__Set exercise 1__
What term does the page excerpt on C method trampolines call the proper name for the trampoline?

Ottherwise, we're doing a little bit of black magic by using:
#define TYPE_METHOD_CTOR_DECL(type_name, method_name) \
__attribute__((constructor)) void __ctor_##type_name##_##method_name (void)
Which allows the header to populate the static structure that we previously
created in create_type_from_struct
with the corresponding methods the user
defines using this macro; this all arises from the invalid code scenario of:
struct foo
{
int a;
}
static struct foo bar;
bar.a = <...>; /* ??? */
Which is an understandable limitation, but eww.
In any case, I create a constructor per each method definition which initialises
each method definition at runtime inside the global object structure, to ensure
all future invocations of new_type
have valid methods for which to generate
stubs.
The whole chunky portion of code that involves strcmp
ing between literals is
purely due to allow overriding default constructors, as ugly as it is.
extern unsigned char __start_trampoline_stub[];
extern unsigned char __stop_trampoline_stub[];
static void
__attribute__((naked, noinline, section("trampoline_stub")))
trampoline_hook_stub (void) {asm (
"1: lea 1b(%%rip), %%r15;\n\t"
"subq %[preamble_size], %%r15;\n\t"
"movl %%r8d, %%r9d;\n\t"
"movq %%rcx, %%r8;\n\t"
"movq %%rdx, %%rcx;\n\t"
"movq %%rsi, %%rdx;\n\t"
"movq %%rdi, %%rsi;\n\t"
"movq (%%r15), %%rdi;\n\t"
"addq %[method_offset], %%r15;\n\t"
"jmp *(%%r15);\n\t"
:: [preamble_size] "n" (sizeof (__generic_preamble)),
[method_offset] "n" (offsetof (typeof (__generic_preamble), method))
);}
Looping back to this (include/instance.h
), is fairly simple inline assembly
which exists to be copied and pasted per each method declaration in an object,
acting as a trampoline (proper term, thunk) between the user and the actual
method function.
Of course we're losing one argument, and I don't really know what'll happen
with variadic/vector arguments or anything else non-trivial. But, the assembly
reads in a preamble generated by the new_type
macro which contains the self
and method
function pointer pair, and it simply loads them up and calls them.
The stub is sectioned separately to allow memcpy
to calculate the size of the
function through the section start/end difference.
The rest of the include/instance.h
should be fairly simple, as it builds up
the stub, does the necessary book-keeping for memory permissions and setting up
default constructors/destructors.

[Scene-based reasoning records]
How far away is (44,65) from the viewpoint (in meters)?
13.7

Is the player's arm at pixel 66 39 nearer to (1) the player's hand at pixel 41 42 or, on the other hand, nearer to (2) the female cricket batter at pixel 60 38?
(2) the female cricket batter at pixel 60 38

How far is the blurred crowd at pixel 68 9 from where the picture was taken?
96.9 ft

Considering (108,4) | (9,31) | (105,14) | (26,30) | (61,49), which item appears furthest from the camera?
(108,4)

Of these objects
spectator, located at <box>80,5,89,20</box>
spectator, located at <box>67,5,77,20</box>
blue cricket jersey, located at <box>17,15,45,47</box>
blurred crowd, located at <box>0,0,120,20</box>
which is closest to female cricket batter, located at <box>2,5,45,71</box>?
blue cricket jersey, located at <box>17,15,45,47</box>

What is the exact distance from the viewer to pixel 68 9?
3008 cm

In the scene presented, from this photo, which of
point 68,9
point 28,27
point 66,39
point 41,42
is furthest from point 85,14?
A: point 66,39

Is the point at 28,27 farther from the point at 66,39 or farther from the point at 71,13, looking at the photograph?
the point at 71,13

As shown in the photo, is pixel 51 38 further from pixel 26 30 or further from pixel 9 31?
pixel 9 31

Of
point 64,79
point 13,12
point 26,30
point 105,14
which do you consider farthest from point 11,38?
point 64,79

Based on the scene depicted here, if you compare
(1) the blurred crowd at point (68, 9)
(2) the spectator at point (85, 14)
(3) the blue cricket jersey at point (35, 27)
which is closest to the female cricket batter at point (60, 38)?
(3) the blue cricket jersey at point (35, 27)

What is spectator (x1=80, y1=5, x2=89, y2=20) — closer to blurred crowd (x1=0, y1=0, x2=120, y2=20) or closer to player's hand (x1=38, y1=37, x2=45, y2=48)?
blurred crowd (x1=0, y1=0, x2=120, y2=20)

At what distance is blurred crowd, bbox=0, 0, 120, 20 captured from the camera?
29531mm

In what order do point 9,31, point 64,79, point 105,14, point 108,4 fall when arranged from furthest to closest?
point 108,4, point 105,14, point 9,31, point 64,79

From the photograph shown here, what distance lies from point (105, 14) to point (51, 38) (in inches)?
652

__Set exercise 2__
Quote the scene-based reasoning records word for word, starting at the line that contains "At what distance" and ending at the last line of the records.

__Task solution 1__
A thunk.

__Task solution 2__
At what distance is blurred crowd, bbox=0, 0, 120, 20 captured from the camera?
29531mm

In what order do point 9,31, point 64,79, point 105,14, point 108,4 fall when arranged from furthest to closest?
point 108,4, point 105,14, point 9,31, point 64,79

From the photograph shown here, what distance lies from point (105, 14) to point (51, 38) (in inches)?
652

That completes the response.